Ce qui arriva aux juifs talmudiques qui voulurent reconstruire le Temple de Jérusalem en l’an 363 après J-C

destruction_temple_jerusalemAvis aux sionistes !
Ammien Marcellin, officier romain (vers 385) :
[L’Empereur Julien] entreprit, pour éterniser la gloire de son règne, de rebâtir à grands frais le fameux Temple de Jérusalem détruit par Vespasien et Titus après plusieurs luttes sanglantes.
Alypius d’Antioche et le gouverneur de la Syrie furent chargés de l’entreprise.

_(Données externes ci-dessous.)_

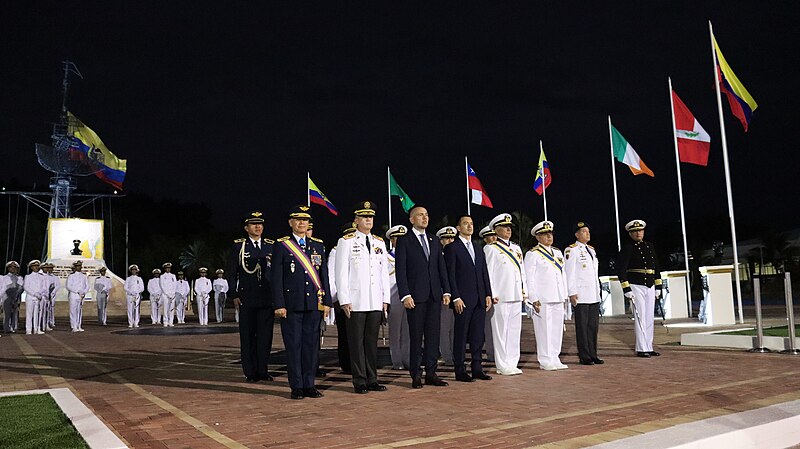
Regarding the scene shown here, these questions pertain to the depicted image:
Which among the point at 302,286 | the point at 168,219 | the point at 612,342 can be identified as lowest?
the point at 612,342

Pendant qu’ils faisaient tous leurs efforts pour la mener à bonne fin, d’effroyables tourbillons de flammes sortirent des endroits contigus aux fondements, brûlèrent les ouvriers, et par des éruptions répétées leur rendirent la place inaccessible : enfin, cet élément persistant toujours avec une espèce d’opiniâtreté à repousser les ouvriers, on fut obligé d’abandonner l’entreprise.

Saint Ephrem de Nisibe (303-373) :
Des événements qui font trembler ont été mis en branle pour secouer les hommes. Jérusalem a été prise de tremblement lorsqu’elle a vu que ses destructeurs étaient de retour et venaient troubler son repos.
Ils ont causé sa ruine quand elle était encore debout et, maintenant qu’elle gît en ruines, ils prétendent la rebâtir ! Quand elle était bien établie, ils l’ont abattue, et quand elle gît dévastée, ils prétendent la combler de bienfaits. (…) Ils ont renversé le grand autel au moment du meurtre du Saint [Jésus-Christ] et ils s’imaginent que c’est le rebâtisseur des autels païens qui va le rétablir.
[Jérusalem] s’est plainte au Très-Haut et elle a été entendu. Il a ordonné aux vents de se déchaîner, il a convoqué les tremblements de terre, et ils sont venus, les éclairs aussi et cela a causé un bouleversement ; il donna des ordres à l’air et il devint glauque, aux murs et ils furent renversés, aux portails et ils s’ouvrirent d’eux-mêmes, le feu sortit et consuma les scribes qui avaient lu dans Daniel que la désolation durerait toujours ; et parce qu’ils avaient lu sans comprendre, ils furent fortement frappés et ainsi ils apprirent.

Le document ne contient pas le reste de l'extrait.